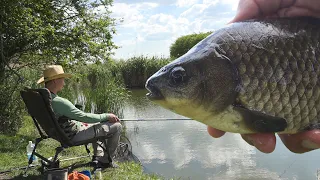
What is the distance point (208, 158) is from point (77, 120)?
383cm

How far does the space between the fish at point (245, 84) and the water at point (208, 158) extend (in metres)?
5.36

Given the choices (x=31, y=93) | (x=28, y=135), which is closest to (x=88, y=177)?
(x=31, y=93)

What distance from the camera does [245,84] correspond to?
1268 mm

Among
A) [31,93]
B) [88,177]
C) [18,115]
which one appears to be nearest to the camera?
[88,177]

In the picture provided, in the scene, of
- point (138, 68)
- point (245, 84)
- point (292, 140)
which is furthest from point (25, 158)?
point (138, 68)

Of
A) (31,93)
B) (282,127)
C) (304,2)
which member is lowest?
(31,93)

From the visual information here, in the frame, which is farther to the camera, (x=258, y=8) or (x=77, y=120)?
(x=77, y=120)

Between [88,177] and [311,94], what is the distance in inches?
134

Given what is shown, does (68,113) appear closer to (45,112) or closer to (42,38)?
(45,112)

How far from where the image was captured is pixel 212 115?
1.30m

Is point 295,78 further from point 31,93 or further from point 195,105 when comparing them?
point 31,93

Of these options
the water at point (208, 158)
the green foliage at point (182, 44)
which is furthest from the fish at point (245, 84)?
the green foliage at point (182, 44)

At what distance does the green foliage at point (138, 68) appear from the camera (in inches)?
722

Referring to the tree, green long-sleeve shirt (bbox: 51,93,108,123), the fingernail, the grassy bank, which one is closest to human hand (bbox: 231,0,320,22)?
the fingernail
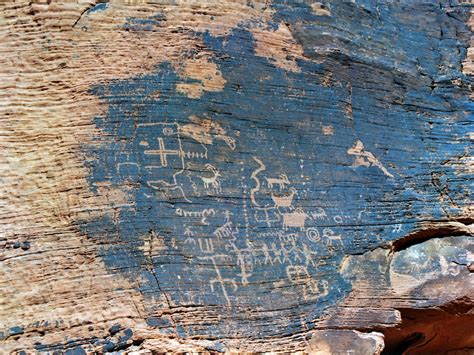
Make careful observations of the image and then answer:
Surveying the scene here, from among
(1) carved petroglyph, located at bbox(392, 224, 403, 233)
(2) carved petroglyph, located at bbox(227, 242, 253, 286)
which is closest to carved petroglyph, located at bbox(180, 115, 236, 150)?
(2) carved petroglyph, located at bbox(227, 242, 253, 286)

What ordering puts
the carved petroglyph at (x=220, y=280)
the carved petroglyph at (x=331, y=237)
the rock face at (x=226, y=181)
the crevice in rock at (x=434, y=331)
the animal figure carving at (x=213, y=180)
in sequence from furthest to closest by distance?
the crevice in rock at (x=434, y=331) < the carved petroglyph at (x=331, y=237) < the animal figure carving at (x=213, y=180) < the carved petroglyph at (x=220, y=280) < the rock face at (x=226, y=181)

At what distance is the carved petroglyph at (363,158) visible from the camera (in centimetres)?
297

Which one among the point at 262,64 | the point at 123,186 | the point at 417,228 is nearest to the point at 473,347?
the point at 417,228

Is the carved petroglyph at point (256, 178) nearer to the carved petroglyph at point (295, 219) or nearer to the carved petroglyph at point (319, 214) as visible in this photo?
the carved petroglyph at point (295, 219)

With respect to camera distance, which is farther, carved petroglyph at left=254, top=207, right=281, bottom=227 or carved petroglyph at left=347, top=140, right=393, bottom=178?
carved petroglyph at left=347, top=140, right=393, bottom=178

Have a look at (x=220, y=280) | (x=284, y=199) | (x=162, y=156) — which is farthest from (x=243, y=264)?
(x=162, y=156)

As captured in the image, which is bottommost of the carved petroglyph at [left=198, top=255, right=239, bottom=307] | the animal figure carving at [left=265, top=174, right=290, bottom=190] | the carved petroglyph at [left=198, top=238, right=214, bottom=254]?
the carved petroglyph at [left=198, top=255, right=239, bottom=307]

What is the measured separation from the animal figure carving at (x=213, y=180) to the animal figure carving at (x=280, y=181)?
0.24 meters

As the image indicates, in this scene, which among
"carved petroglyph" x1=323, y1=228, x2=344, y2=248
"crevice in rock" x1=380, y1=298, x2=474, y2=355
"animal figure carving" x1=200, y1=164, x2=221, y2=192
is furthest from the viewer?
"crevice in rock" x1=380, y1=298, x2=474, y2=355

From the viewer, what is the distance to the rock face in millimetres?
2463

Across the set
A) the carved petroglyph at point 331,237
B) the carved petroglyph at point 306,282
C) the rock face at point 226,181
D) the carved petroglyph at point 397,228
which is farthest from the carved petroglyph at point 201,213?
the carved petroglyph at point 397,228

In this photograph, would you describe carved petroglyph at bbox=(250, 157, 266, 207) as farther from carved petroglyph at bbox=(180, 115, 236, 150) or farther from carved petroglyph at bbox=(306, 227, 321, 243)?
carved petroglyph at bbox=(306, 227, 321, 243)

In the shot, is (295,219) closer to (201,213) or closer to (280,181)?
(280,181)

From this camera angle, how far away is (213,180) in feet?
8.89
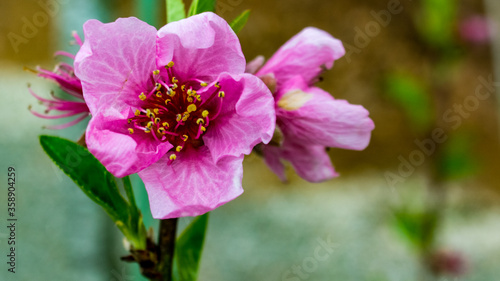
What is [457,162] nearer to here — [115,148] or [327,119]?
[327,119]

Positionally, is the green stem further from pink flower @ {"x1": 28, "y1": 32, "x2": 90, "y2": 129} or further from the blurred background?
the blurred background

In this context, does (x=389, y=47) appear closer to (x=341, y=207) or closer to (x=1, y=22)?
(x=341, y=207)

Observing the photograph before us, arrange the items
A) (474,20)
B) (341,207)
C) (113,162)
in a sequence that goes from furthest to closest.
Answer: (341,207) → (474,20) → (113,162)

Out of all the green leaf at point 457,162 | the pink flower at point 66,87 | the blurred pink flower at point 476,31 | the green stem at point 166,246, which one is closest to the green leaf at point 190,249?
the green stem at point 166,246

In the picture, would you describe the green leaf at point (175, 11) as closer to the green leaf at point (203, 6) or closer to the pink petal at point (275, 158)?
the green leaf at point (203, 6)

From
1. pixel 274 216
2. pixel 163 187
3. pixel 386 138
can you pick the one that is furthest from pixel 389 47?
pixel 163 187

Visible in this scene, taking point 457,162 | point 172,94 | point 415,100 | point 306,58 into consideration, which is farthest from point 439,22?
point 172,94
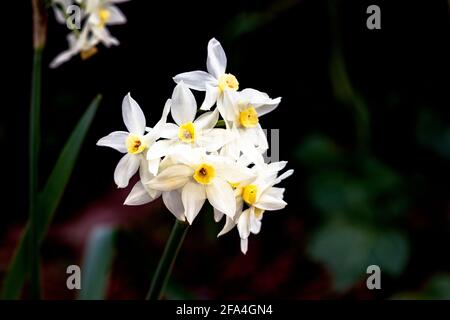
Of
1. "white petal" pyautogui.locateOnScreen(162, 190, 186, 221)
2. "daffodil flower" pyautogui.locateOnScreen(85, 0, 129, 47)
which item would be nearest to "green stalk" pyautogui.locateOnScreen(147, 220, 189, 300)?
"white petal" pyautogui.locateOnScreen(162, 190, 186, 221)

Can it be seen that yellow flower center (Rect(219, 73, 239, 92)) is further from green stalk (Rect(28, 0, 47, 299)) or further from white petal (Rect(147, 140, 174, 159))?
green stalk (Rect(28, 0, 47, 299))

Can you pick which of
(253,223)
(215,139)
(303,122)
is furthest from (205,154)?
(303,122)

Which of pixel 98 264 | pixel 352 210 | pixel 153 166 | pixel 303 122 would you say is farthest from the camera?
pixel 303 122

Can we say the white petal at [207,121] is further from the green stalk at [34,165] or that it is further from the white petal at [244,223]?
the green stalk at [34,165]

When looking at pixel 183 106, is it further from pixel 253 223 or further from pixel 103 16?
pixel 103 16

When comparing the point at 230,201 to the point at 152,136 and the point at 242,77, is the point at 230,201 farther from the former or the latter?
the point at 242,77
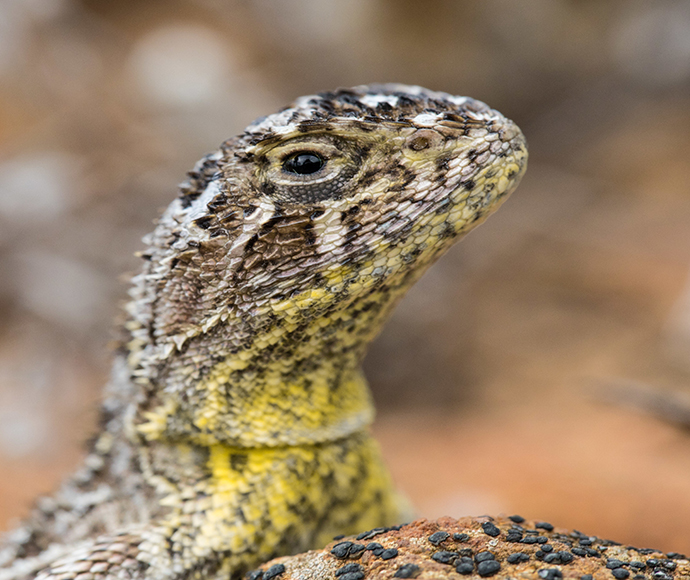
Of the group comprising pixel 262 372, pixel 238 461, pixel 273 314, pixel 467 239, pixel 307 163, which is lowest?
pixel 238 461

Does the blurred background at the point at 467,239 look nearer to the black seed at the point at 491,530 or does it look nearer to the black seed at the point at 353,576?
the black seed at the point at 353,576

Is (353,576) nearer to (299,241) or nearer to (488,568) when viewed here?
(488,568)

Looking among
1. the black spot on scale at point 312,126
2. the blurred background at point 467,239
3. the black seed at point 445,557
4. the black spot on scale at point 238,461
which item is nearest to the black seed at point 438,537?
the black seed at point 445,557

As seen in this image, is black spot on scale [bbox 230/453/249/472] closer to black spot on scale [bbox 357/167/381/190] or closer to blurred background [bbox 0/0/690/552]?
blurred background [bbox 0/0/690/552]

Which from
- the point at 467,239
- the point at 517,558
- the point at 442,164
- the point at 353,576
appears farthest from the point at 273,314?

══════

Exact duplication of all the records is required; pictures are omitted from the copy.

■ **WRITTEN REPLY**:
What is the distance point (208, 158) is from point (77, 120)?
383cm

How far does the space between the fish at point (245, 84) and the water at point (208, 158) extend (in metres)?
5.36

Given the choices (x=31, y=93) | (x=28, y=135), which is closest to (x=88, y=177)?
(x=31, y=93)

What distance from the camera does [245,84] correspond to?
1268 mm

Among
A) [31,93]
B) [88,177]
C) [18,115]
which one appears to be nearest to the camera?
[88,177]

In the picture provided, in the scene, of
- point (138, 68)
- point (245, 84)
- point (292, 140)
which is furthest from point (25, 158)?
point (138, 68)

Of
A) (31,93)
B) (282,127)
C) (304,2)
which member is lowest?
(31,93)

From the visual information here, in the frame, which is farther to the camera, (x=258, y=8) or (x=77, y=120)?
(x=77, y=120)

Between [88,177] and [311,94], what is the distance in inches?
134

Given what is shown, does (68,113) appear closer to (45,112) or closer to (42,38)?
(45,112)

How far from where the image was captured is pixel 212 115?
1.30m

Is point 295,78 further from point 31,93 or further from point 195,105 when comparing them?
point 31,93

Of these options
the water at point (208, 158)
the green foliage at point (182, 44)
which is furthest from the fish at point (245, 84)?
the green foliage at point (182, 44)

At what distance does the green foliage at point (138, 68) appear from the camera (in inches)?
722

Referring to the tree, green long-sleeve shirt (bbox: 51,93,108,123), the fingernail, the grassy bank, which one is closest to human hand (bbox: 231,0,320,22)?
the fingernail
Make careful observations of the image and then answer:
Surveying the scene here, from among
(1) carved petroglyph, located at bbox(392, 224, 403, 233)
(2) carved petroglyph, located at bbox(227, 242, 253, 286)
which is closest to carved petroglyph, located at bbox(180, 115, 236, 150)?
(2) carved petroglyph, located at bbox(227, 242, 253, 286)

What ordering puts
the carved petroglyph at (x=220, y=280)
the carved petroglyph at (x=331, y=237)
the rock face at (x=226, y=181)
the crevice in rock at (x=434, y=331)
the animal figure carving at (x=213, y=180)
in sequence from furthest to closest by distance?
the crevice in rock at (x=434, y=331) < the carved petroglyph at (x=331, y=237) < the animal figure carving at (x=213, y=180) < the carved petroglyph at (x=220, y=280) < the rock face at (x=226, y=181)

At what distance is the carved petroglyph at (363,158) visible from the camera (in centimetres)?
297

Which one among the point at 262,64 | the point at 123,186 | the point at 417,228 is nearest to the point at 473,347?
the point at 417,228

Is the carved petroglyph at point (256, 178) nearer to the carved petroglyph at point (295, 219) or nearer to the carved petroglyph at point (319, 214) as visible in this photo?
the carved petroglyph at point (295, 219)

With respect to camera distance, which is farther, carved petroglyph at left=254, top=207, right=281, bottom=227 or carved petroglyph at left=347, top=140, right=393, bottom=178?
carved petroglyph at left=347, top=140, right=393, bottom=178

Have a look at (x=220, y=280) | (x=284, y=199) | (x=162, y=156) — which is farthest from (x=243, y=264)?
(x=162, y=156)

As captured in the image, which is bottommost of the carved petroglyph at [left=198, top=255, right=239, bottom=307] | the animal figure carving at [left=265, top=174, right=290, bottom=190] | the carved petroglyph at [left=198, top=238, right=214, bottom=254]?
the carved petroglyph at [left=198, top=255, right=239, bottom=307]

What is the measured separation from the animal figure carving at (x=213, y=180) to the animal figure carving at (x=280, y=181)?
0.24 meters

As the image indicates, in this scene, which among
"carved petroglyph" x1=323, y1=228, x2=344, y2=248
"crevice in rock" x1=380, y1=298, x2=474, y2=355
"animal figure carving" x1=200, y1=164, x2=221, y2=192
is furthest from the viewer?
"crevice in rock" x1=380, y1=298, x2=474, y2=355

From the viewer, what is the distance to the rock face in millimetres?
2463

Across the set
A) the carved petroglyph at point 331,237
B) the carved petroglyph at point 306,282
C) the rock face at point 226,181
D) the carved petroglyph at point 397,228
which is farthest from the carved petroglyph at point 201,213?
the carved petroglyph at point 397,228

In this photograph, would you describe carved petroglyph at bbox=(250, 157, 266, 207) as farther from carved petroglyph at bbox=(180, 115, 236, 150) or farther from carved petroglyph at bbox=(306, 227, 321, 243)?
carved petroglyph at bbox=(306, 227, 321, 243)

In the shot, is (295,219) closer to (201,213) or closer to (280,181)?
(280,181)

From this camera angle, how far away is (213,180) in feet?
8.89
What is [457,162] nearer to here — [115,148] or [327,119]?
[327,119]

Positionally, is the green stem further from pink flower @ {"x1": 28, "y1": 32, "x2": 90, "y2": 129} or further from the blurred background?
the blurred background

In this context, does (x=389, y=47) appear closer to (x=341, y=207) or closer to (x=1, y=22)?
(x=341, y=207)

Observing the photograph before us, arrange the items
A) (474,20)
B) (341,207)
C) (113,162)
in a sequence that goes from furthest to closest.
Answer: (341,207) → (474,20) → (113,162)

Out of all the green leaf at point 457,162 | the pink flower at point 66,87 | the blurred pink flower at point 476,31 | the green stem at point 166,246, which one is closest to the green leaf at point 190,249?
the green stem at point 166,246

In the picture, would you describe the green leaf at point (175, 11) as closer to the green leaf at point (203, 6) or closer to the pink petal at point (275, 158)?
the green leaf at point (203, 6)

From
1. pixel 274 216
2. pixel 163 187
3. pixel 386 138
can you pick the one that is furthest from pixel 389 47?
pixel 163 187

Visible in this scene, taking point 457,162 | point 172,94 | point 415,100 | point 306,58 into consideration, which is farthest from point 439,22?
point 172,94
Of
1. "white petal" pyautogui.locateOnScreen(162, 190, 186, 221)
2. "daffodil flower" pyautogui.locateOnScreen(85, 0, 129, 47)
which item would be nearest to "green stalk" pyautogui.locateOnScreen(147, 220, 189, 300)?
"white petal" pyautogui.locateOnScreen(162, 190, 186, 221)

Can it be seen that yellow flower center (Rect(219, 73, 239, 92)) is further from green stalk (Rect(28, 0, 47, 299)) or further from white petal (Rect(147, 140, 174, 159))?
green stalk (Rect(28, 0, 47, 299))

Can you pick which of
(253,223)
(215,139)
(303,122)
is furthest from (205,154)?
(303,122)

Which of pixel 98 264 | pixel 352 210 | pixel 153 166 | pixel 303 122 would you say is farthest from the camera?
pixel 303 122

Can we say the white petal at [207,121] is further from the green stalk at [34,165] or that it is further from the white petal at [244,223]?
the green stalk at [34,165]

When looking at pixel 183 106, is it further from pixel 253 223 or further from pixel 103 16?
pixel 103 16

When comparing the point at 230,201 to the point at 152,136 and the point at 242,77, is the point at 230,201 farther from the former or the latter?
the point at 242,77
Of the group comprising pixel 262 372, pixel 238 461, pixel 273 314, pixel 467 239, pixel 307 163, which is lowest?
pixel 238 461

Does the blurred background at the point at 467,239 look nearer to the black seed at the point at 491,530 or does it look nearer to the black seed at the point at 353,576?
the black seed at the point at 353,576

Is (353,576) nearer to (299,241) or nearer to (488,568) when viewed here?
(488,568)

Looking among
1. the black spot on scale at point 312,126
2. the blurred background at point 467,239
3. the black seed at point 445,557
4. the black spot on scale at point 238,461
which item is nearest to the black seed at point 438,537?
the black seed at point 445,557

As seen in this image, is black spot on scale [bbox 230/453/249/472] closer to black spot on scale [bbox 357/167/381/190] or closer to blurred background [bbox 0/0/690/552]?
blurred background [bbox 0/0/690/552]

Which from
- the point at 467,239
- the point at 517,558
- the point at 442,164
- the point at 353,576
appears farthest from the point at 273,314?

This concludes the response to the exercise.